Eczema is a common skin disorder that someone can get at nearly any age. There are a wide range of symptoms for eczema, most of which include itchiness, dryness, and red patches of skin. Eczema can occur on any part of your skin, though it is more common on the face. Eczema is also called atopic dermatitis which is a long term skin disorder. It is considered chronic, so that most people who have eczema may have it more than 6 months, and many deal with the condition for their entire lives, though there are ways to treat it.

Causes of Eczema

Eczema, also called atopic dermatitis, is usually caused by a hypersensitivity reaction in the skin. This is similar to an allergic reaction that will lead to swelling and redness of the skin, looking like inflammation.
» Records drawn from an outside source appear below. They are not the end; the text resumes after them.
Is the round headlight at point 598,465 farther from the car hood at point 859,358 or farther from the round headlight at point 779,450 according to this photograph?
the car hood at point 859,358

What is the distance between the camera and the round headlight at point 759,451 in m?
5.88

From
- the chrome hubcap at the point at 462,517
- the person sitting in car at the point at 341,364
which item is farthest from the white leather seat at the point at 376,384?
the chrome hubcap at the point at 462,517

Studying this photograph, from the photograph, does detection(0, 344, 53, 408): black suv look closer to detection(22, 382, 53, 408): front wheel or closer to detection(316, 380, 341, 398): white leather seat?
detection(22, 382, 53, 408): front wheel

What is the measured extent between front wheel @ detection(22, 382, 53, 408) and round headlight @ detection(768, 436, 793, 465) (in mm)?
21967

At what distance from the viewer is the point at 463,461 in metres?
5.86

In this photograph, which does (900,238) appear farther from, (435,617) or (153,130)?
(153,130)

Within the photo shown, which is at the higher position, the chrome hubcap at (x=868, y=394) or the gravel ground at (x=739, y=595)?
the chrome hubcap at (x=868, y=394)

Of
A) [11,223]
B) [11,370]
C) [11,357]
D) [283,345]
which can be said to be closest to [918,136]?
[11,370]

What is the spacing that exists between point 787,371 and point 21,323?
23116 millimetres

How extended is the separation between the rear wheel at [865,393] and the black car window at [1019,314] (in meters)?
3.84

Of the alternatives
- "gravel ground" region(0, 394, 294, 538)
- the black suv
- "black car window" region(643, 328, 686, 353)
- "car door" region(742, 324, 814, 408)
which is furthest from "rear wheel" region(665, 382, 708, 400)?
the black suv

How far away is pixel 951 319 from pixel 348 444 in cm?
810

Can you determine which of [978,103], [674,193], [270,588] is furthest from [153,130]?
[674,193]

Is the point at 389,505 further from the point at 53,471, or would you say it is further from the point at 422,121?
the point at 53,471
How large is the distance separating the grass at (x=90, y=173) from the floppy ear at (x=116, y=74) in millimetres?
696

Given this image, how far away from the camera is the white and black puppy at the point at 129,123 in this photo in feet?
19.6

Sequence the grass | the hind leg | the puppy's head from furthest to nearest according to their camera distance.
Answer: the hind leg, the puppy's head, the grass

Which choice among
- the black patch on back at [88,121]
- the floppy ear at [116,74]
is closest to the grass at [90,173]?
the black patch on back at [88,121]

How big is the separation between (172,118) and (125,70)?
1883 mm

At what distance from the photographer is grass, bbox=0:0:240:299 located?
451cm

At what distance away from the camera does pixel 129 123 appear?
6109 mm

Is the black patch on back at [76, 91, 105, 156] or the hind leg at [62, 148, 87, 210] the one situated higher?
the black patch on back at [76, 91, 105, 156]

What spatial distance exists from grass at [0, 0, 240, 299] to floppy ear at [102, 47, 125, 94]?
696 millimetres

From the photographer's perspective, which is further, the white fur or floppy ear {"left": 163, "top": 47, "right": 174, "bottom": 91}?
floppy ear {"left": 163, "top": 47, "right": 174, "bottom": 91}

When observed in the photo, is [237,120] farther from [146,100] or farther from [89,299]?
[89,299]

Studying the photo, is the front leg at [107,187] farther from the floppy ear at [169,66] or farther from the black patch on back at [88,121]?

It can occur all over the skin or in smaller patches. People who have eczema typically lack some of the pertinent proteins in the skin, therefore they have more sensitive skin and are susceptible to eczema and other skin conditions. Eczema is more common in infants and younger children, though teenagers and even young adults can be diagnosed with eczema as well. Those with seasonal allergies or asthma, or anyone with a family history of eczema, is also susceptible to the condition. Some things can make the eczema worse including a cold or flu, cold or dry air, allergies, contact with chemicals or irritants, rough materials like wool, dry skin, emotional stress, taking baths too often, sudden temperature changes, and some fragrances.

Symptoms of Eczema

There are a variety of symptoms of eczema, including blisters associated with crusting and oozing, ear discharge or bleeding, dry skin over the face and body with some areas of bumpy skin, raw areas of the skin from excessive scratching, skin discoloration in patches, redness or inflammation around skin blisters, and thickened skin or areas looking like leather which comes from long periods of irritation and scratching. Symptoms may appear differently depending on the age of the person, such as babies and toddlers under 2 getting skin lesions on their face scalp, feet and hands, as well as bubbling, oozing or crusting. Older children, teens and adults usually get rashes and blistering on in the inside of their knees, neck, elbows, hands, and feet.

Diagnosing Eczema

To diagnose eczema, the first step is a physical examination followed by a skin biopsy which rules out other conditions causing the dry and itchy skin. The diagnosis for eczema is based on the physical examination, appearance of the skin, skin biopsy, personal history and family history. Allergy skin testing is also commonly done for those with eczema that is hard to treat, skin rashes, or other allergy symptoms.

Treating Eczema

Treatment for eczema usually include medications and a change in lifestyle habits. This includes relieving the itch from the skin condition with a topical steroid cream, prescribed topical cream, or a moisturizer that does not contain skin irritants like fragrances. You should use a humidifier and keep your skin moistened.